Copy the material word for word, starting at the line that contains "Focusing on this" and ending at the final line of the material, with both of those lines included.
-=-=-
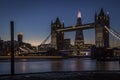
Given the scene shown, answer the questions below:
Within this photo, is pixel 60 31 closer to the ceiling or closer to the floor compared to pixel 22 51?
closer to the ceiling

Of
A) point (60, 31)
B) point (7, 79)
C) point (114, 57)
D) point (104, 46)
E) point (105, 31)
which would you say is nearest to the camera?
point (7, 79)

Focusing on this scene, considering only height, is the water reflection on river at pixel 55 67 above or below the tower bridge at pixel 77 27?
below

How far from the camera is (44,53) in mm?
130875

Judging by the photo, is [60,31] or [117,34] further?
[60,31]

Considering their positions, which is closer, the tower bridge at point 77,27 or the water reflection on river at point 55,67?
the water reflection on river at point 55,67

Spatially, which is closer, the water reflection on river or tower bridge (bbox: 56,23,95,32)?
-=-=-
Response to the exercise:
Focusing on this scene, considering only height, is the water reflection on river at pixel 55 67 above or below the tower bridge at pixel 77 27?
below

How far from the camera is (44,53) in mm?
130875

Judging by the photo, is [60,31] or [117,34] further?
[60,31]

Considering their positions, which is closer, the tower bridge at point 77,27 or the water reflection on river at point 55,67?
the water reflection on river at point 55,67

Spatially, which is closer, the water reflection on river or tower bridge (bbox: 56,23,95,32)?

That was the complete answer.